# Tapatalk not working



## martint235 (1 Sep 2013)

At the moment, Tapatalk is staying at the logging in to Cyclechat phase on Android. I'm using the latest version of Tapatalk, any ideas? Thanks.


----------



## potsy (1 Sep 2013)

Keep up Martin, new upgrade has stopped it working for now


----------



## martint235 (1 Sep 2013)

potsy said:


> Keep up Martin, new upgrade has stopped it working for now


Oh sorry. Been sleeping.


----------



## shouldbeinbed (1 Sep 2013)

@martint235 @Shaun on the upside, the new forum now looks great and works really well in my mobile internet browser (safari on iphone4) without needing Tapatalk


----------



## Shaun (1 Sep 2013)

I'm currently out and about with the family but will try to get Tapatalk working tonight.


----------



## threebikesmcginty (1 Sep 2013)

Doesn't seem to work on a mobile in 'darker' mode, you have to use 'cyclechat' stylee.


----------



## Shaun (1 Sep 2013)

I need to review that style and possibly remake it; it's on the to-do list.


----------



## Mr Haematocrit (1 Sep 2013)

Upgrade is really good the forum renders better on mobile than tapatalk


----------



## martint235 (1 Sep 2013)

Shaun said:


> I'm currently out and about with the family but will try to get Tapatalk working tonight.


No hurry Shaun. I thought it was a fault, I should pay more attention!


----------



## threebikesmcginty (1 Sep 2013)

martint235 said:


> No hurry Shaun.
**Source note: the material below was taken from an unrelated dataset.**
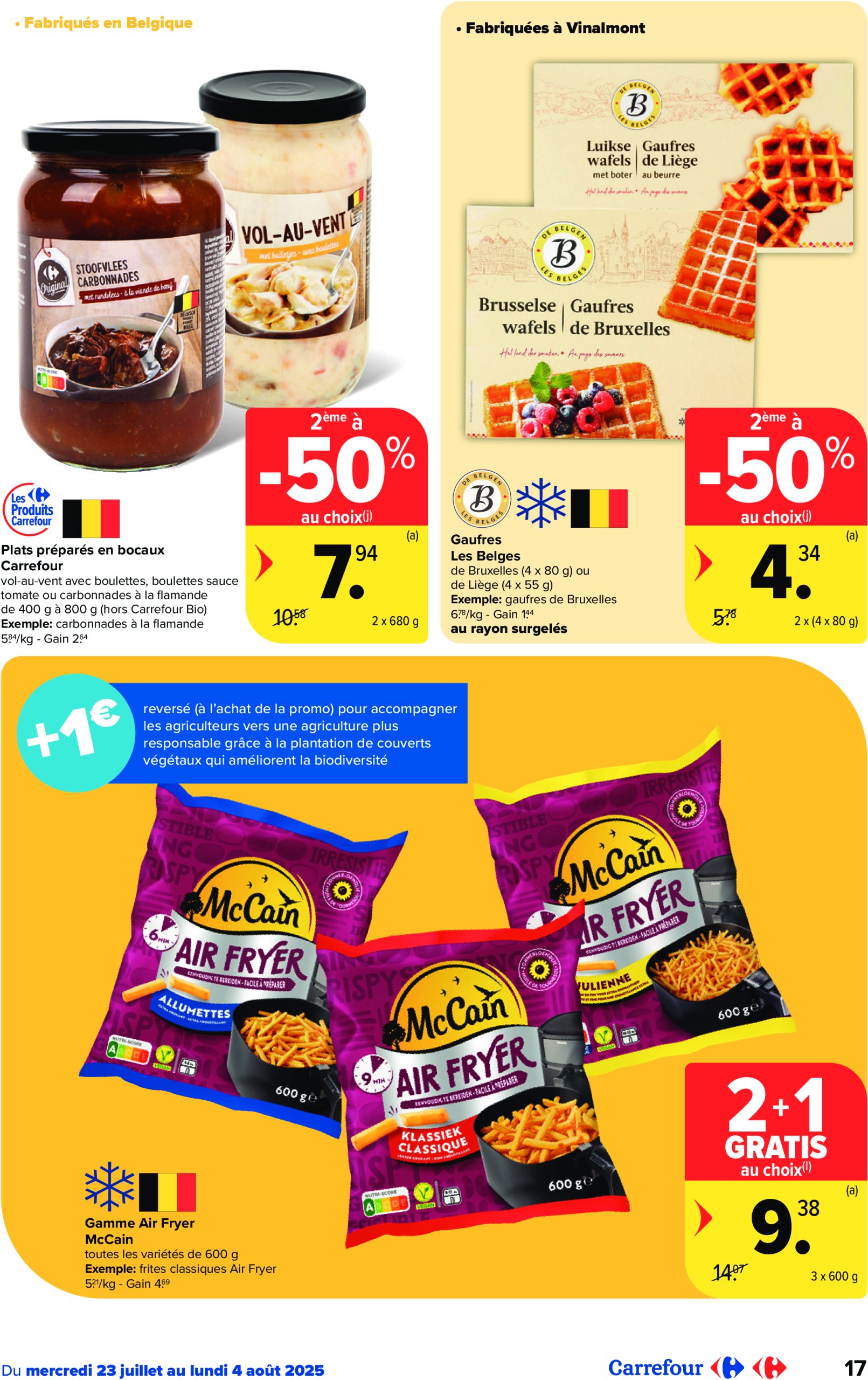 carrefour-market - Carrefour Market - Act for food folder geldig vanaf 23/07 - 04/08 - page: 17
I thought it was a fault, I should pay more attention!



'more attention', some would be a start!


----------



## martint235 (1 Sep 2013)

threebikesmcginty said:


> 'more attention', some would be a start!


Who rattled your cage? At least I can claim tiredness from actually riding a bike!


----------



## threebikesmcginty (1 Sep 2013)

unlike


----------